Trois suspects, dont le tireur présumé, ont été mis en examen ce lundi après la fusillade qui a coûté la vie à deux pères de famille la semaine dernière à Nice. Le procureur de Marseille a révélé que ce coup de filet a permis d’éviter un nouveau drame imminent dans la région. L’enquête met en lumière une « guerre de territoires » sans merci entre réseaux de narcotrafiquants…
Les forces de l’ordre ont mené un coup de filet décisif quelques jours après la tragédie. Trois individus suspectés d’implication directe dans la fusillade ont été mis en examen ce lundi. Les magistrats l’affirment, ces arrestations ciblées ont permis « d’éviter un nouveau drame ».
Une seconde opération criminelle de grande envergure était en effet déjà en préparation dans l’ombre. L’intervention rapide des enquêteurs a stoppé net le projet meurtrier de l’équipe de malfaiteurs.
Parmi le trio figure le tireur présumé, un homme de 30 ans. Il est soupçonné d’avoir ouvert le feu en plein jour sur une place commerçante fréquentée. L’interressé conteste vigoureusement les accusations et nie l’intégralité des faits qui lui sont reprochés. Le travail d’investigation se poursuit pour consolider les éléments matériels du dossier.
Les policiers ont également écroué un jeune complice présumé âgé de 19 ans. Ce dernier aurait convoyé les différents véhicules utilisés lors des opérations criminelles de la semaine passée. Une femme de 26 ans complète ce groupe placé entre les mains de la justice. Elle aurait pu avoir mis à disposition de l’équipe les appartements nécessaires à leur logistique.
Une « guerre de territoires » entre Marseille et Paris

Le conflit puiserait sa source dans un contexte très lourd décrit par le procureur de Marseille. Les autorités évoquent sans détour une situation de « guerre de territoires » pour le contrôle exclusif de la drogue.
La rivalité s’organise autour d’une escalade violente « entre deux équipes de narcotrafiquants ». Le chef du service interdépartemental de la police judiciaire cible les groupes de l’ouest et de l’est de Nice. Les frontières du crime s’étendent désormais bien au-delà des simples limites des Alpes-Maritimes. Le procureur Nicolas Bessone dénonce une mutation profonde de la délinquance sur le littoral. Et les méthodes employées se radicalisent de jour en jour.
Dans ces rivalités sanglantes, « il y a des équipes qui sont projetées et qui viennent de Marseille », ajoute-t-il. Les commandos mobiles traversent la région pour frapper l’adversaire directement sur ses bases. Le procureur de Nice, Damien Martinelli, élargit encore le spectre de cette criminalité organisée. Ce dernier évoque également des « influences parisiennes » majeures dans la gestion opérationnelle des réseaux.

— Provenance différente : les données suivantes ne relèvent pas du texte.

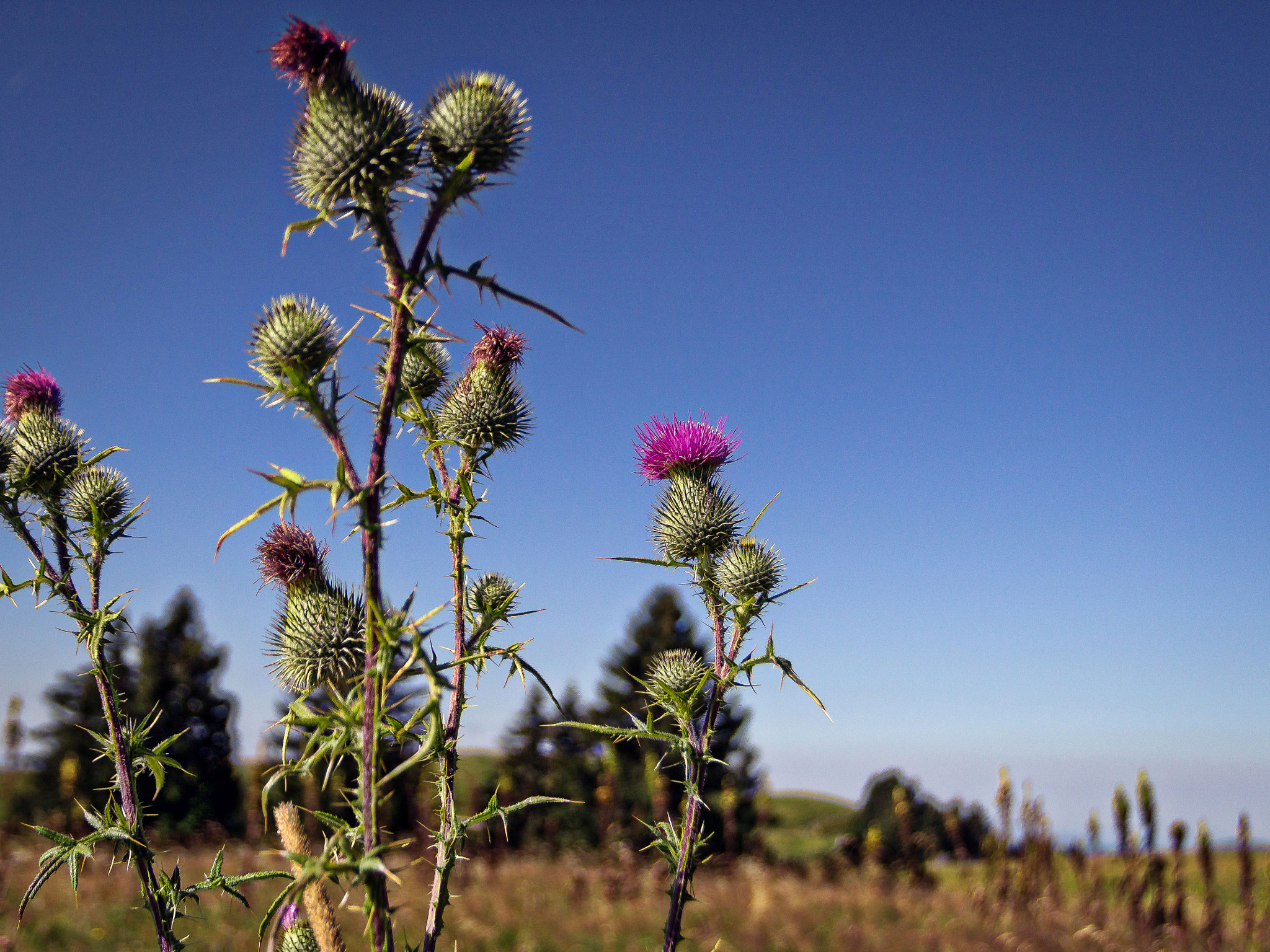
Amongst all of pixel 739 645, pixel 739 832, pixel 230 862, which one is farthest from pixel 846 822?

Deux pères de famille fauchés par des rafales de trottinette aux Moulins
Lundi 11, l’horreur a balayé une place du quartier des Moulins, située à l’est de Nice. Un homme circulant sur une trottinette a surgi devant un café et un magasin de bonbons. L’individu a tiré par rafales successives sur les personnes présentes avant de prendre la fuite. La fusillade a provoqué la mort de deux personnes et fait six blessés graves.
Les deux victimes décédées s’appelaient Ahmed, âgé de 57 ans, et Adilson, un entraîneur de football de 39 ans. Tous deux étaient des pères de famille sans aucun reproche. L’enquête confirme que ces deux hommes étaient totalement étrangers au trafic de stupéfiants local. Ils se trouvaient simplement au mauvais endroit lors du déchaînement de violence.
Le quartier des Moulins paie un tribut humain de plus en plus lourd face au narcotrafic. Les violences liées à la drogue y ont fait onze victimes collatérales en moins de deux ans.
Ce qui est important
- Un nouveau drame évité de justesse : Les interpellations rapides ont permis de déjouer une seconde opération criminelle qui était déjà en cours de préparation par l’équipe de malfaiteurs.
- Des victimes innocentes au cœur de la cible : La fusillade a coûté la vie à deux pères de famille totalement extérieurs au trafic de stupéfiants, illustrant le danger immédiat pour la population locale face à un bilan de onze victimes collatérales en moins de deux ans.
- Une criminalité de plus en plus mondialisée : Le conflit local est alimenté par des équipes projetées depuis Marseille et sous des influences parisiennes, transformant la gestion des réseaux locaux en un terrain de conflit extérieur.